Wizards display lack of urgency in loss to Nuggets and Scott Brooks is frustrated

Following their seventh loss in 11 games and another lackluster performance in key areas, Wizards head coach Scott Brooks reverted back to a critique that characterized many defeats months ago. He called into question the effort of his team, more specifically their urgency. How they could overlook the stakes at this point of the season and with so much on the line had escaped him.

Brooks wasn't pleased following Washington's 108-100 loss to the Denver Nuggets on Friday night. He didn't like their three-point defense, their inability to force turnovers and their lack of zip on offense. But overall, it was the apparent lack of realization that time is running out in the regular season and off-nights cannot be afforded.

"We have to play with more spirit [and] we have to take some pride in our home court," Brooks said. "We’re building our habits going into the playoffs and these are moments where we need to take advantage because it’s playoff implications in every game."


Pride is something Brooks has referenced after the Wizards' worst defeats since he took over. This one didn't qualify, as they only lost by eight points and had opportunities late to write a different ending. But they were playing a team fighting for their own playoff position in the opposite conference and for the most part did not match their intensity.

The Nuggets, to put it plainly, are among the worst defensive teams in basketball. They were missing their leading scorer, Gary Harris. And they tightened their rotation to just eight players.

Yet the Wizards only managed 100 points, six below their season average, and committed 17 turnovers. Aside from their 33-point third quarter, the Wizards' offense was effectively stalled. 

"We can’t have guys that are not going to participate with hard cuts and hard setups and good screens. We need everybody. It’s not one person, it’s all," Brooks said.


The Wizards only forced 10 turnovers on the Nuggets and only three in the first half. That held back their offense in the sense they had few opportunities for fastbreak buckets.

"That’s where we get most of our offense from anyways, getting stops, getting out in transition," forward Otto Porter said.

The Wizards have lost two straight games. Meanwhile, the Cavaliers and Pacers both won on Friday night.

The Wizards are sixth place in the East and just 1 1/2 games out of fourth, but there is a huge difference in those spots. Sixth could mean meeting the Cavs in the first round and they have won three straight since Kevin Love returned from injury.

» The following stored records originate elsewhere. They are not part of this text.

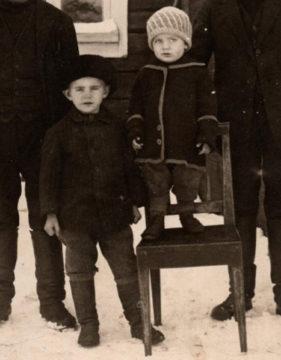 Taavi Törmälehto oli Mannerheim-ristin ritari. Hänen pikkuveljensä Veikko kuoli alokasleirillä.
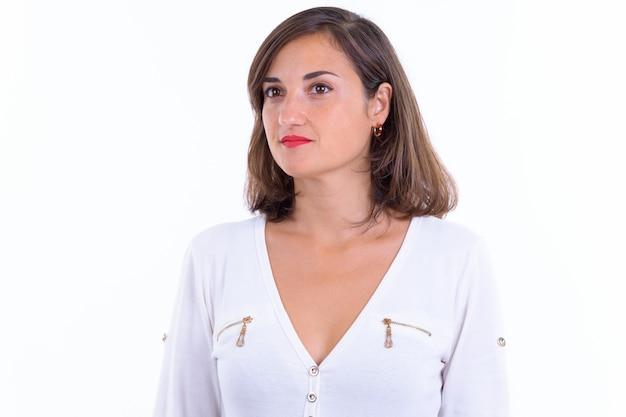 Gros plan de la belle femme d'affaires aux cheveux courts isolé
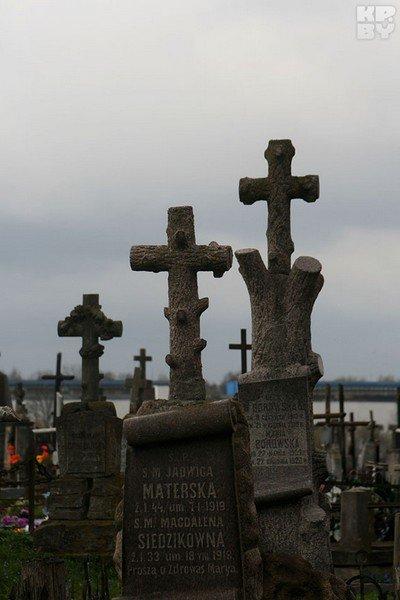 Город мертвых в Гродно: уникальные памятники и собственное приведение (фото) - фото 3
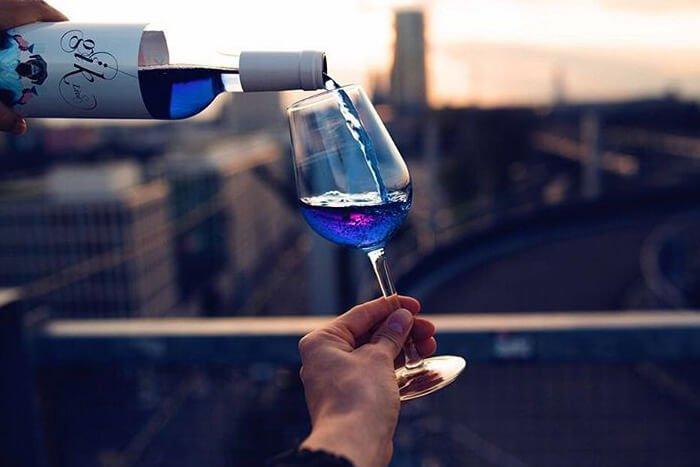 голубое-вино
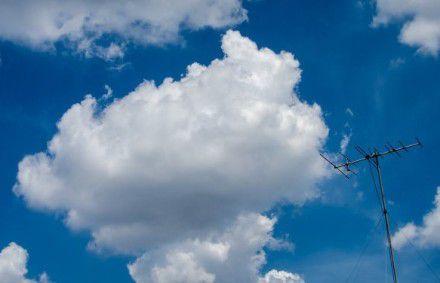 漂亮风吹来云点缀了你的天空图片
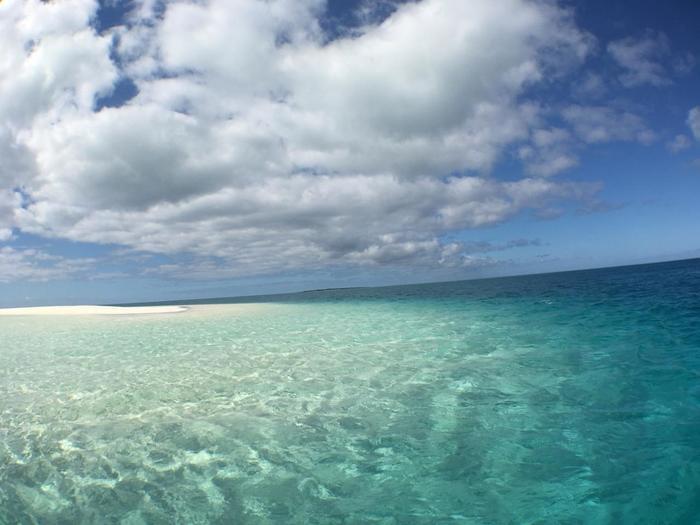 心地良い風を感じながら、さらさらのパウダーサンドの上を散歩するだけでも、ゆったりと心がほぐれ、癒やされていきます。  無人島であるノカンウィ島の幻のビーチは、カップルで一緒に見ると一生幸せになれるのだとか・・・。大切なパートナーと訪れてみてはいかがでしょうか。
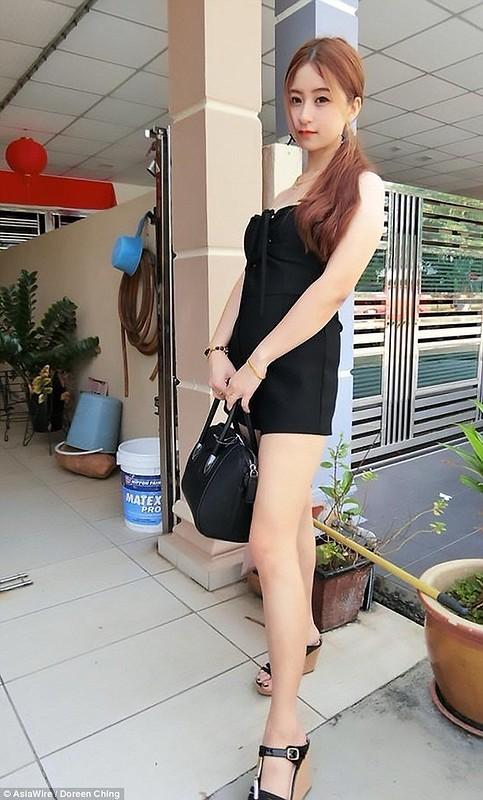 23-летняя мать четверых детей показала послеродовые растяжки. И ее сразу облили грязью!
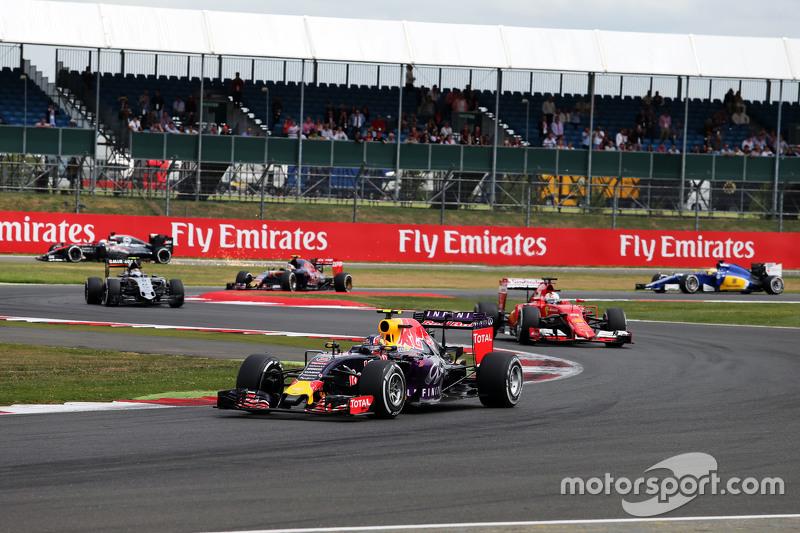2015 год: Даниил Квят на Red Bull Racing RB11 в гонке опережает Ferrari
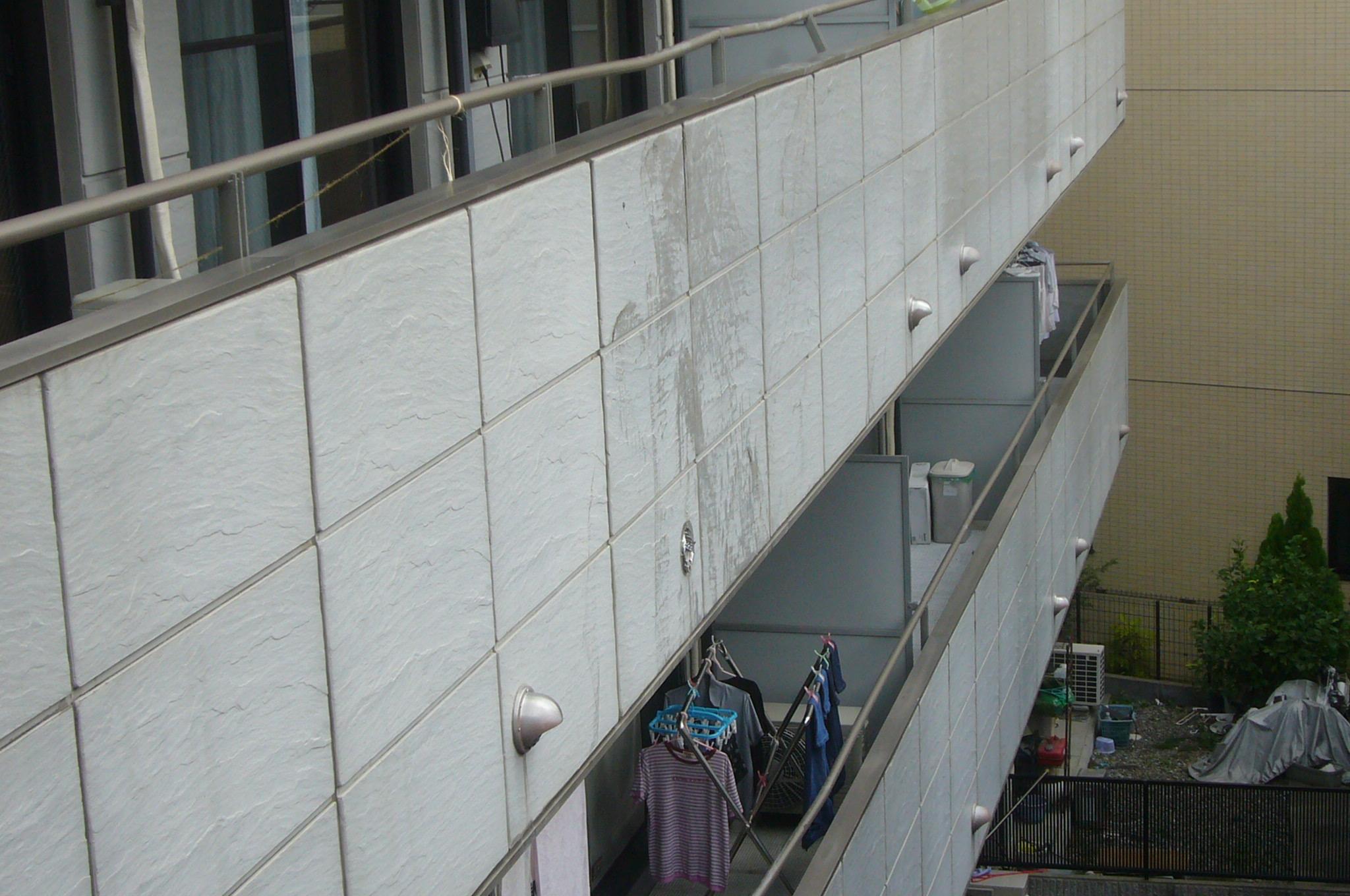 外壁面の汚れ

The Cavaliers could quickly become the most dangerous team in the Eastern Conference. Their record is deceiving due to Love's injury and they still boast LeBron James, the best player on the planet. No one can control a playoff series quite like he can.

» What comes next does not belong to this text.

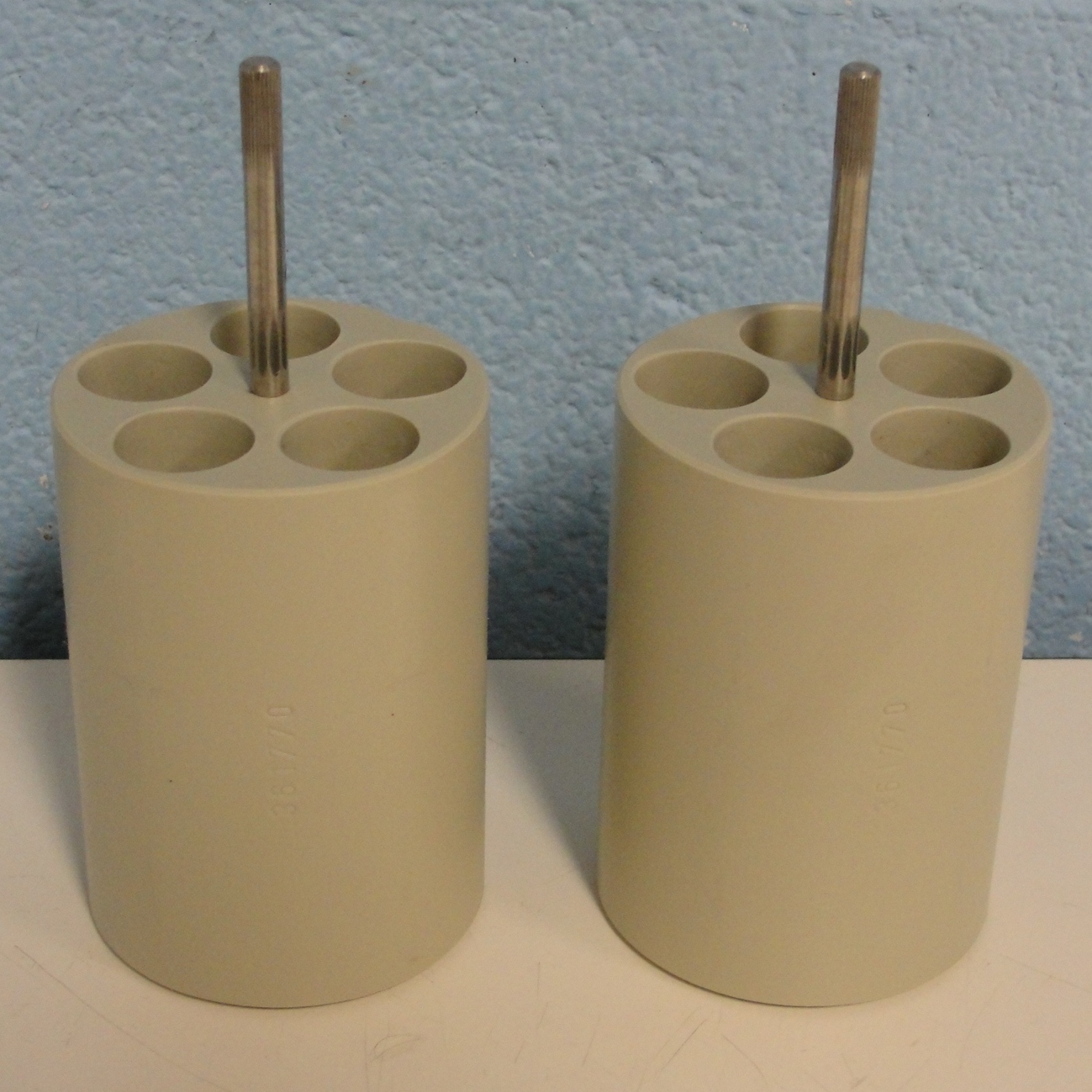 Beckman Coulter Set of (2) 5 tube 17.5MM X 76MM Adapters for S4180 Bucket Rotor Image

An argument could be made the Wizards would be better off moving down than up, as the seventh spot would match them up with the injury-riddled Boston Celtics. The Wizards are just 1 1/2 games ahead of the seventh-seed Miami Heat.

The Wizards, though, would prefer to move up and they still have a chance to get into fourth, which would mean home court advantage.

John Wall will return at some point, likely soon. In the short-term, Brooks would like to some urgency and for his team to get back to the trademark ball movement that allowed them to go 10-3 in their first 13 games when Wall went down.

"We can get it back, but it’s not going to come back. We have to go get it. It’s time to do it; it’s time," Brooks said.